→ **Page**
-=-=-
James "Jim" Crawford (born 1 May 1973) is a football coach and former professional player. He played as a midfielder for Bohemians, Newcastle United, Rotherham United, Dundee United, Reading, Shelbourne and Sporting Fingal. Born in the United States, he represented the Republic of Ireland at under-21 level.

Playing career
Crawford was born in Chicago, United States. He began his career at schoolboy level with Terenure Rangers before moving to Bohemians making his debut against Bray Wanderers on 3 November 1991. He soon became a big favourite at Dalymount Park and won the PFAI Young Player of the Year for the 1993–94 season.

Represented Republic of Ireland at the World Student Games in 1993.

This form attracted Newcastle United and he moved to Tyneside in 1995. While playing for Newcastle, Crawford found his first-team opportunities limited (scoring only once in a pre-season game against Derry City) and was sent out on loan to both Rotherham United and Dundee United before signing up for Reading in March 1998, with Tommy Burns at the helm. Burns was sacked and he failed to prove himself under the new managership.

Crawford's next destination was Shelbourne back in Ireland whom he helped to four League of Ireland championships. He signed a new one-year contract on 25 February 2007 with Shels as they got their preparations in place for the new First Division season following the FAI's decision to demote the reigning champions. He was swiftly appointed captain by new manager, Dermot Keely. Crawford's last seasons at Shelbourne were hampered by numerous injuries which limited his appearances. After eight immensely successful seasons at Shelbourne, Crawford departed the club in December 2007.
-=-=-
→ **Recorded information**
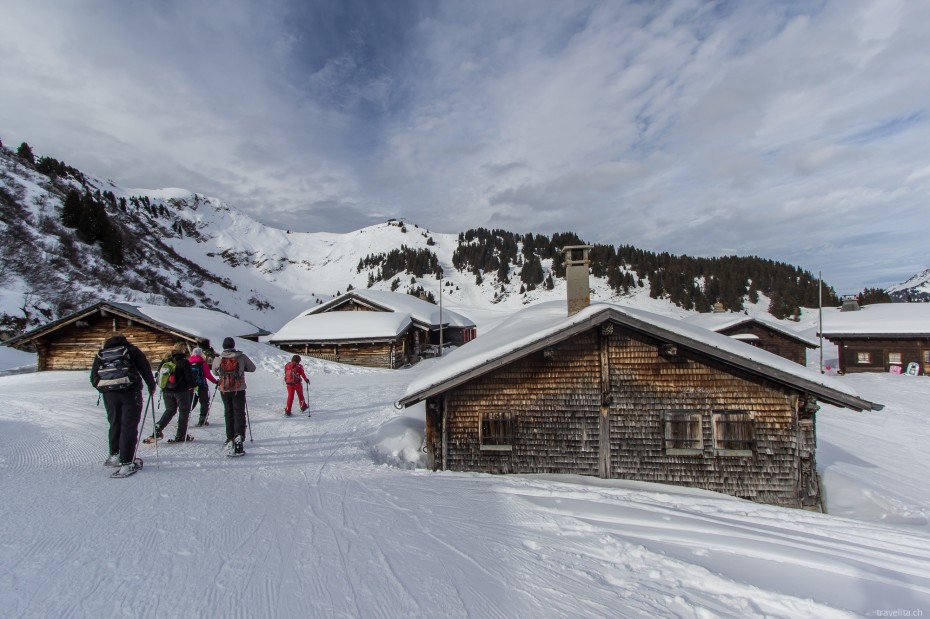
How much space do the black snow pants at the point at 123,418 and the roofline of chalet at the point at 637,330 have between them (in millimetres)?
4216

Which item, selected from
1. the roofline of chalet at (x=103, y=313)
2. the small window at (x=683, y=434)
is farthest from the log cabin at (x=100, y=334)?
the small window at (x=683, y=434)

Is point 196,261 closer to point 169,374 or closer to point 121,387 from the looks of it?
point 169,374

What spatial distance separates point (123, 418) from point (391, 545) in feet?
13.9

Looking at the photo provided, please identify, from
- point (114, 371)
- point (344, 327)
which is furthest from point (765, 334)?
point (114, 371)

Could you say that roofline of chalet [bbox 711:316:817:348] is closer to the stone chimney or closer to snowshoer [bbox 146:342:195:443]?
the stone chimney

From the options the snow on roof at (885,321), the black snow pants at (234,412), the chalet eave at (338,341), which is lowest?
the black snow pants at (234,412)

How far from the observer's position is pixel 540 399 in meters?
9.23

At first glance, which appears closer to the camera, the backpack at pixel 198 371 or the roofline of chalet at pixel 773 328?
the backpack at pixel 198 371

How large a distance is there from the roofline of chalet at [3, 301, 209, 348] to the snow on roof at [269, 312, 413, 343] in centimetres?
691

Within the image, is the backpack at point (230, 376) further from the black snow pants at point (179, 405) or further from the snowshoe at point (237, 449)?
the black snow pants at point (179, 405)

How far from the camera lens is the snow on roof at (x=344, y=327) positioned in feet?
89.4

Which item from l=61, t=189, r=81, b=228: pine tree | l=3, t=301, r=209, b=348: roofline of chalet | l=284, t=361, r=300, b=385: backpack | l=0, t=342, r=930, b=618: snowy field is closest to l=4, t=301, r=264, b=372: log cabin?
l=3, t=301, r=209, b=348: roofline of chalet

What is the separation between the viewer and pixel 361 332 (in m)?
27.4

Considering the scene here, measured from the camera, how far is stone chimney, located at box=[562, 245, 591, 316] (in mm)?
10281
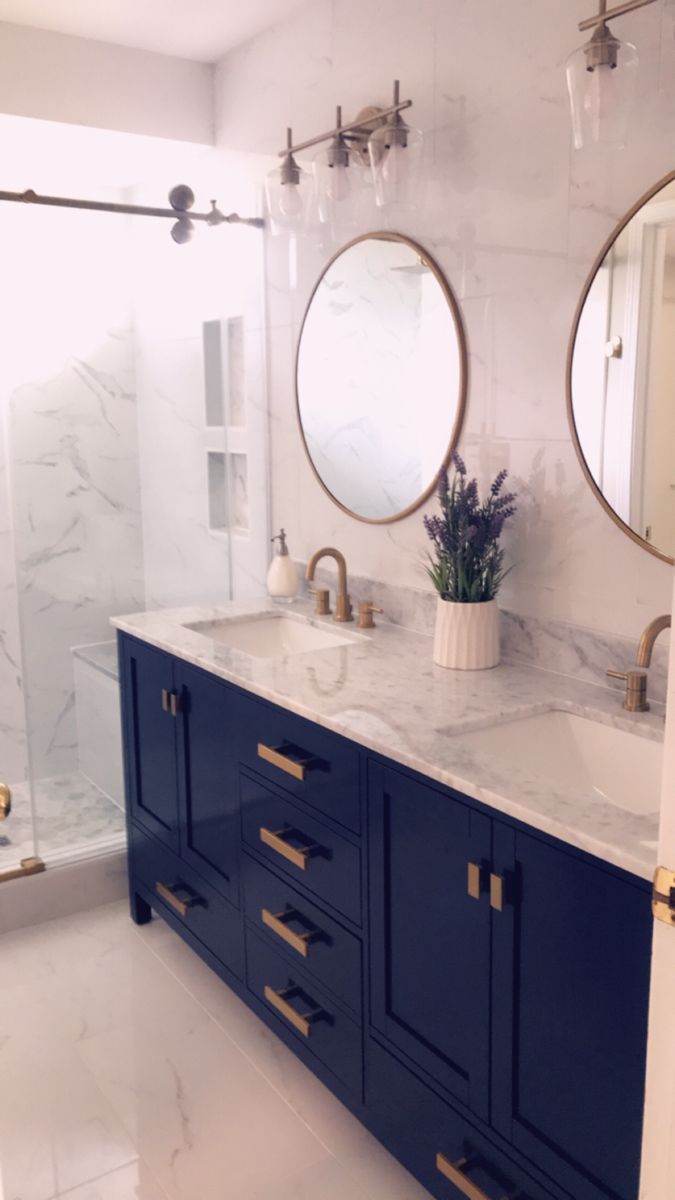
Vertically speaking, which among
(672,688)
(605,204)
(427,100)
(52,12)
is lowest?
(672,688)

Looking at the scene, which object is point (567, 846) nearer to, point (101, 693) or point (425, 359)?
point (425, 359)

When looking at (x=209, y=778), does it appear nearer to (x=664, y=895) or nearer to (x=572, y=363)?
(x=572, y=363)

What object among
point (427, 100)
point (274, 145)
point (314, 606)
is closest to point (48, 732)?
point (314, 606)

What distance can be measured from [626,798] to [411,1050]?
0.59m

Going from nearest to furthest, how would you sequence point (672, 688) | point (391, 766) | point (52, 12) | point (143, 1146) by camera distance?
point (672, 688)
point (391, 766)
point (143, 1146)
point (52, 12)

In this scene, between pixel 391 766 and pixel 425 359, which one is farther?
pixel 425 359

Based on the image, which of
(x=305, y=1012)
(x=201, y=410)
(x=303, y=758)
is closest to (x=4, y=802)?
(x=303, y=758)

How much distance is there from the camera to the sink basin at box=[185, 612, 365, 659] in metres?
2.74

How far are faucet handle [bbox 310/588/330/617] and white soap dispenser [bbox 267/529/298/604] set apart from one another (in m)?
0.13

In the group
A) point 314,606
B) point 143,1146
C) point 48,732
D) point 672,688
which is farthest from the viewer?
point 48,732

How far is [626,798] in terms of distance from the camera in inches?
72.9

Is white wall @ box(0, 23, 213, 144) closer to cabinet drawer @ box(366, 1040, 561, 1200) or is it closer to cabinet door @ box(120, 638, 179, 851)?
cabinet door @ box(120, 638, 179, 851)

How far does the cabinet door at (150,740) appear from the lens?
8.70 feet

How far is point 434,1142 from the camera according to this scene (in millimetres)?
1776
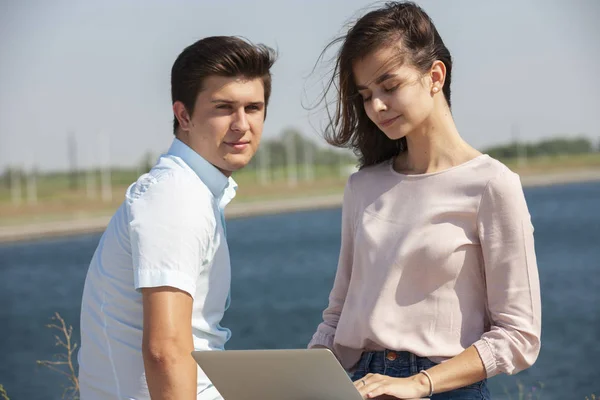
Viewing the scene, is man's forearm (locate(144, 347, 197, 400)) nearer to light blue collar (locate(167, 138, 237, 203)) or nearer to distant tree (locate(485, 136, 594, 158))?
light blue collar (locate(167, 138, 237, 203))

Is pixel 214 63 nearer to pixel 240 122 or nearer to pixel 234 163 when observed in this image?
pixel 240 122

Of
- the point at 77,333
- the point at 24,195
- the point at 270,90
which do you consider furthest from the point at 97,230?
the point at 270,90

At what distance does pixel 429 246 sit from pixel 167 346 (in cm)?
69

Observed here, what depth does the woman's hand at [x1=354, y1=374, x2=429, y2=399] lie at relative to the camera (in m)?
2.20

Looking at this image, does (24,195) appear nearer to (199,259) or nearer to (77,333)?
(77,333)

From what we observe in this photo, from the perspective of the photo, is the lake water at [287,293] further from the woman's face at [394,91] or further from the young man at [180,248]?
the woman's face at [394,91]

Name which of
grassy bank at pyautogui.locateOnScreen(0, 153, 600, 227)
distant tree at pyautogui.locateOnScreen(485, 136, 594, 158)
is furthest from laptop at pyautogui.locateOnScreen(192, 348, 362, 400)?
distant tree at pyautogui.locateOnScreen(485, 136, 594, 158)

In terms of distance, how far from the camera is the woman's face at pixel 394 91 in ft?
8.05

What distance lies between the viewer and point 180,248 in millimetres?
2307

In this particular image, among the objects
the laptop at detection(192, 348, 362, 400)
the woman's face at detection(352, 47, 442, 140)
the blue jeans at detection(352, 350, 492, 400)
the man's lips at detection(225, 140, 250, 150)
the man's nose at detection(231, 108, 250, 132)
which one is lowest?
the blue jeans at detection(352, 350, 492, 400)

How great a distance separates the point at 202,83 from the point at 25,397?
13.5 m

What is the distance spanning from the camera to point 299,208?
231 ft

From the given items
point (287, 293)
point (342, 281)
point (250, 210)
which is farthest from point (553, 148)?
point (342, 281)

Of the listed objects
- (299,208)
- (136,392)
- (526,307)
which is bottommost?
(299,208)
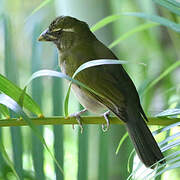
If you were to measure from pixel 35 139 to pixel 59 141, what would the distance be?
10 centimetres

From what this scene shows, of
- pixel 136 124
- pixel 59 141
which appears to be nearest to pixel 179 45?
pixel 136 124

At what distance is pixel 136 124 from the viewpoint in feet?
5.60

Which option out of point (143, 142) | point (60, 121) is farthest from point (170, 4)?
point (143, 142)

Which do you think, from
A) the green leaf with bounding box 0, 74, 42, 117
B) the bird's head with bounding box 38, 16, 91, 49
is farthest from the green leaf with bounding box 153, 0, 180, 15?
the bird's head with bounding box 38, 16, 91, 49

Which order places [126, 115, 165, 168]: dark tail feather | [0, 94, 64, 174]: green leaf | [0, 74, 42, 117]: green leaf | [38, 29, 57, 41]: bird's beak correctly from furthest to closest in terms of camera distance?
1. [38, 29, 57, 41]: bird's beak
2. [126, 115, 165, 168]: dark tail feather
3. [0, 74, 42, 117]: green leaf
4. [0, 94, 64, 174]: green leaf

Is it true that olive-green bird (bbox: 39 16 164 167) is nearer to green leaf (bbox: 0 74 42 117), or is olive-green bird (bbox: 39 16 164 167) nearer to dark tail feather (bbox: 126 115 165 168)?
dark tail feather (bbox: 126 115 165 168)

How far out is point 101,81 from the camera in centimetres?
185

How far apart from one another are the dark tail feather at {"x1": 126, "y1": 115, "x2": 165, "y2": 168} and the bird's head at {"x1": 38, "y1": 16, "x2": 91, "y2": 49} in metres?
0.60

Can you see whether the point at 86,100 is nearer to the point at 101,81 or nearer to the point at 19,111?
the point at 101,81

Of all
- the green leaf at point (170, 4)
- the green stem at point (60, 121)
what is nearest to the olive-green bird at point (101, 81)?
the green stem at point (60, 121)

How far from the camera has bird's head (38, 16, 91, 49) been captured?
2096mm

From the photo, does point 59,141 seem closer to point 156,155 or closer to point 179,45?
point 156,155

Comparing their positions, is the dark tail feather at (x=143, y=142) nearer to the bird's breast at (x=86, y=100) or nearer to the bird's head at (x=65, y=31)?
the bird's breast at (x=86, y=100)

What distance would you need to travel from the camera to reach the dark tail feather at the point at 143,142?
5.14 ft
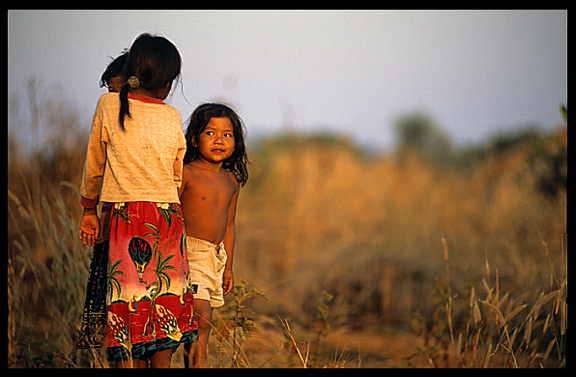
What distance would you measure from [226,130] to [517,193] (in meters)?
5.37

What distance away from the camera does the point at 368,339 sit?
5.35m

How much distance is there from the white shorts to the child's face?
1.13 ft

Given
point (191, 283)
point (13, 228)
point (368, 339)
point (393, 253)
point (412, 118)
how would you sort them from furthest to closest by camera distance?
point (412, 118), point (393, 253), point (368, 339), point (13, 228), point (191, 283)

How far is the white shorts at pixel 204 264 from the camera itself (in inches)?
94.8

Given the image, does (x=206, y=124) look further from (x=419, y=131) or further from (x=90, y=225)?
(x=419, y=131)

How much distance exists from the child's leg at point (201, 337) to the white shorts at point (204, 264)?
0.03m

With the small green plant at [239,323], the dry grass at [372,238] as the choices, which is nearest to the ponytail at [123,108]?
the small green plant at [239,323]

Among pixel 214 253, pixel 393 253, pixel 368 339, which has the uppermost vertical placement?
pixel 214 253

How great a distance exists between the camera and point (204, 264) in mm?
2424

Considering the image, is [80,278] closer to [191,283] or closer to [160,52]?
[191,283]

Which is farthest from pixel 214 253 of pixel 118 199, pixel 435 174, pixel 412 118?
pixel 412 118
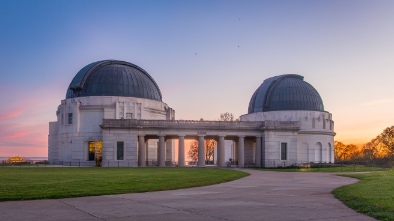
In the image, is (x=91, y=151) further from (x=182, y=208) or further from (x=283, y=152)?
(x=182, y=208)

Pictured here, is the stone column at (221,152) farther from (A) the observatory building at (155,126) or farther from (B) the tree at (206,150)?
(B) the tree at (206,150)

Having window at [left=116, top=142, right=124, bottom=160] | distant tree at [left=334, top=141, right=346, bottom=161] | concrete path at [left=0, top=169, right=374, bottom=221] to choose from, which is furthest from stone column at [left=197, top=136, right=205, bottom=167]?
distant tree at [left=334, top=141, right=346, bottom=161]

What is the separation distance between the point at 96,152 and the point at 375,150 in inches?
3417

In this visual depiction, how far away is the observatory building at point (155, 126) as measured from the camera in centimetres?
7650

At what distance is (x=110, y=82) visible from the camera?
86.4 meters

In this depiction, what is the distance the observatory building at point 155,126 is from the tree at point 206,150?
31.7 meters

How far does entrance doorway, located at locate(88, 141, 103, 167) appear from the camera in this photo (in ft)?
260

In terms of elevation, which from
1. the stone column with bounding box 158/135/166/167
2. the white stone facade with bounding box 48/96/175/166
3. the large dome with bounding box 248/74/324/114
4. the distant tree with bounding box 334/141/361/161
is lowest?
the distant tree with bounding box 334/141/361/161

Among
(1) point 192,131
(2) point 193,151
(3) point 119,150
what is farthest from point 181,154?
(2) point 193,151

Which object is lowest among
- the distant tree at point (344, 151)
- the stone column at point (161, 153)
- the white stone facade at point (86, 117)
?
the distant tree at point (344, 151)

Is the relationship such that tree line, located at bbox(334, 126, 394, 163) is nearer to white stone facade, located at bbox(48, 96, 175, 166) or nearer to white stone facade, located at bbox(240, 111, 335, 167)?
white stone facade, located at bbox(240, 111, 335, 167)

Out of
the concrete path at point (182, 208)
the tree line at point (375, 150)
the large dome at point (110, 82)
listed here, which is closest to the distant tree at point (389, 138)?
the tree line at point (375, 150)

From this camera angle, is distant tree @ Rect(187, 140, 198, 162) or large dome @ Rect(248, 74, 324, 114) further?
distant tree @ Rect(187, 140, 198, 162)

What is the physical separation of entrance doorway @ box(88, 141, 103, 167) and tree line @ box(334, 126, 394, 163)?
53782 millimetres
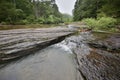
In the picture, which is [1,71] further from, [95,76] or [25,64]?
[95,76]

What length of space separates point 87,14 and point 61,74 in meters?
22.9

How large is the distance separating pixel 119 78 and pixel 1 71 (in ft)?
8.46

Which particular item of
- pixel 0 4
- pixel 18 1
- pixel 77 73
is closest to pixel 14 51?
pixel 77 73

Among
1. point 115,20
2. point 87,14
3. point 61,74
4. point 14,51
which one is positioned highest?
point 87,14

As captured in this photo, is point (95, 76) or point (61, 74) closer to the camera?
point (95, 76)

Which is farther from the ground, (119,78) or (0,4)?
(0,4)

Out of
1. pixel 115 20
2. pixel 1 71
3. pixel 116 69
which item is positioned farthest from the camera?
pixel 115 20

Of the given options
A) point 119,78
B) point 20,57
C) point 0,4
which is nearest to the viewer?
point 119,78

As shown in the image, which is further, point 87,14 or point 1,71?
point 87,14

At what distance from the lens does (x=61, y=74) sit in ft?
8.36

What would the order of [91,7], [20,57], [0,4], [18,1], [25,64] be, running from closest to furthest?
[25,64] < [20,57] < [0,4] < [18,1] < [91,7]

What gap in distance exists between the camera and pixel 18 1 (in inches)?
789

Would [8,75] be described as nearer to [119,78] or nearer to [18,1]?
[119,78]

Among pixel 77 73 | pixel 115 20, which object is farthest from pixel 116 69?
pixel 115 20
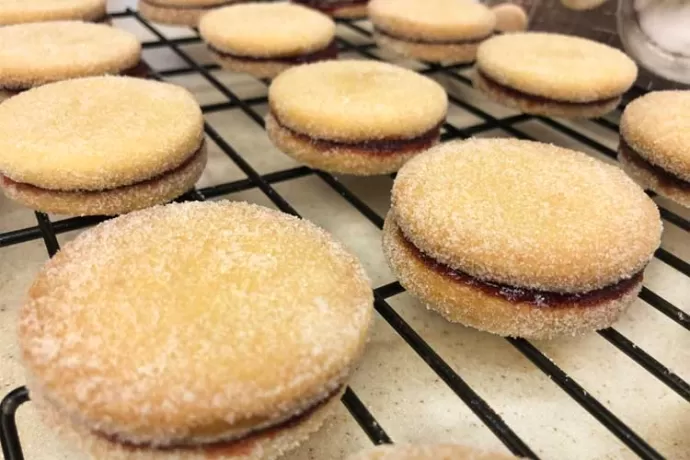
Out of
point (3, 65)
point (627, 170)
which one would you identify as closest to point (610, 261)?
point (627, 170)

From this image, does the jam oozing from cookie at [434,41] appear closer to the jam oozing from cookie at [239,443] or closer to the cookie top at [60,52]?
the cookie top at [60,52]

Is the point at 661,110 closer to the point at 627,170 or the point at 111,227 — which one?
the point at 627,170

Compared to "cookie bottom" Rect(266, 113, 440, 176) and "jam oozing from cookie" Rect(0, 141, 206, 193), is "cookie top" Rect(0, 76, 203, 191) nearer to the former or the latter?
"jam oozing from cookie" Rect(0, 141, 206, 193)

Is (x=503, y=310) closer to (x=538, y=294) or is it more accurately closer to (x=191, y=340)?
(x=538, y=294)

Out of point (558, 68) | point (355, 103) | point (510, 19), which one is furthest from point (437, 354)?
point (510, 19)

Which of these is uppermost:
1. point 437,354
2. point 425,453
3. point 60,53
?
point 60,53

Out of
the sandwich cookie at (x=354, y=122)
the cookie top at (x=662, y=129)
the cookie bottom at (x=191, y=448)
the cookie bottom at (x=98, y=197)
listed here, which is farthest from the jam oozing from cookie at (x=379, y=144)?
the cookie bottom at (x=191, y=448)

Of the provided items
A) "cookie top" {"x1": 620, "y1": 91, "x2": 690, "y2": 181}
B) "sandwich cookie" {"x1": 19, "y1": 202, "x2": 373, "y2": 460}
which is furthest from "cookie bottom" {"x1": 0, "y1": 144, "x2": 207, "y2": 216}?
"cookie top" {"x1": 620, "y1": 91, "x2": 690, "y2": 181}
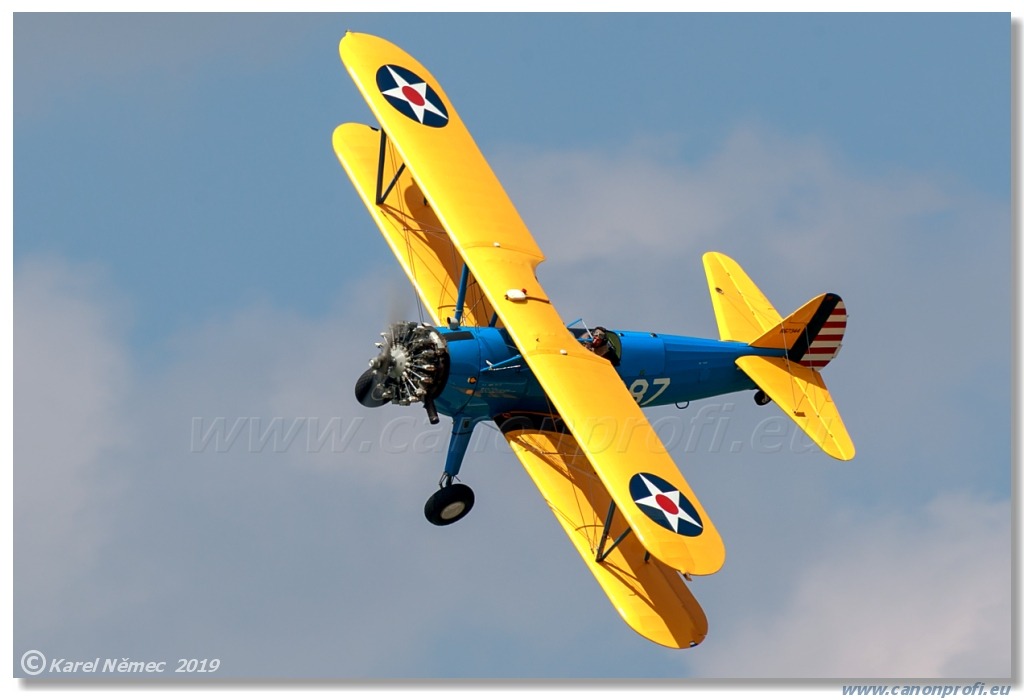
-=-=-
→ **Exercise goal**
Using the Jim Crawford page above, list every club its opening paragraph says he played for.

→ **Response to the exercise**
Bohemians, Newcastle United, Rotherham United, Dundee United, Reading, Shelbourne, Sporting Fingal